Selected extract: Begin

FOM: Kazhdan's abstract

Harvey Friedman friedman at math.ohio-state.edu
Mon Jan 24 10:58:09 EST 2000


This is Kazhdan's abstract for his talk at the Millenium Conference at
Hebrew University, December 30, 1999, (see
http://hug.phys.huji.ac.il/winterschool/ ), which I took from

http://hug.phys.huji.ac.il/winterschool/Lecture3_6/lecture0.htm

This certainly provides some insight into the persepctive of the core
mathematician (as represented by a well known representation theorist).

Abstract

At the turn of the century, it is interesting to pose and to compare the
mathematics as it it was in the beginning of the century with the
contemporary mathematics. What is new in the mathematics of 20th century?

Selected extract: End
Dataset section: Begin

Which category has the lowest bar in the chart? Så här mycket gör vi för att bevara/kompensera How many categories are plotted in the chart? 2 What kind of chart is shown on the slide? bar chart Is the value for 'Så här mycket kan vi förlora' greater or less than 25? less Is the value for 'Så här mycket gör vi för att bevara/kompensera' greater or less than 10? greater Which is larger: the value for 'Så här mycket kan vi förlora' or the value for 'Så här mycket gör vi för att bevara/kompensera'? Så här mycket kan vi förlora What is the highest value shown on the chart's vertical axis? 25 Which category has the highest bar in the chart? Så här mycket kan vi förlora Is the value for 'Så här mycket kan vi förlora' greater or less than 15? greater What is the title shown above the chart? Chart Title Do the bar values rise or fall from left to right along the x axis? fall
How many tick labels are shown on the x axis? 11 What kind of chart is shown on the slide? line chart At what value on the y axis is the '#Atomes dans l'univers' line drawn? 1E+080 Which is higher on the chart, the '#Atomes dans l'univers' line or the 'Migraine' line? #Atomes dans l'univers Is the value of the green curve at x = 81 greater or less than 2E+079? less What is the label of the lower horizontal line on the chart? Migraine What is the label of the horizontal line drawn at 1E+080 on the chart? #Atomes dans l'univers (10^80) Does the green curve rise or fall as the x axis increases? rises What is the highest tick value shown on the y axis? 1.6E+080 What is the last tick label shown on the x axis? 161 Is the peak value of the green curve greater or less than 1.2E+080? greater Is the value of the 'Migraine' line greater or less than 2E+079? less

Dataset section: End

» **Tasks for this exercise**:
[A] Please repeat the part of the Kazhdan abstract post starting with "This is Kazhdan's" and going on through "known representation theorist).".
[B] According to the Kazhdan abstract post, on what date and at which university did Kazhdan give his talk?

» **Outputs for the tasks**:
[A]
This is Kazhdan's abstract for his talk at the Millenium Conference at
Hebrew University, December 30, 1999, (see
http://hug.phys.huji.ac.il/winterschool/ ), which I took from

http://hug.phys.huji.ac.il/winterschool/Lecture3_6/lecture0.htm

This certainly provides some insight into the persepctive of the core
mathematician (as represented by a well known representation theorist).

[B] December 30, 1999, at Hebrew University.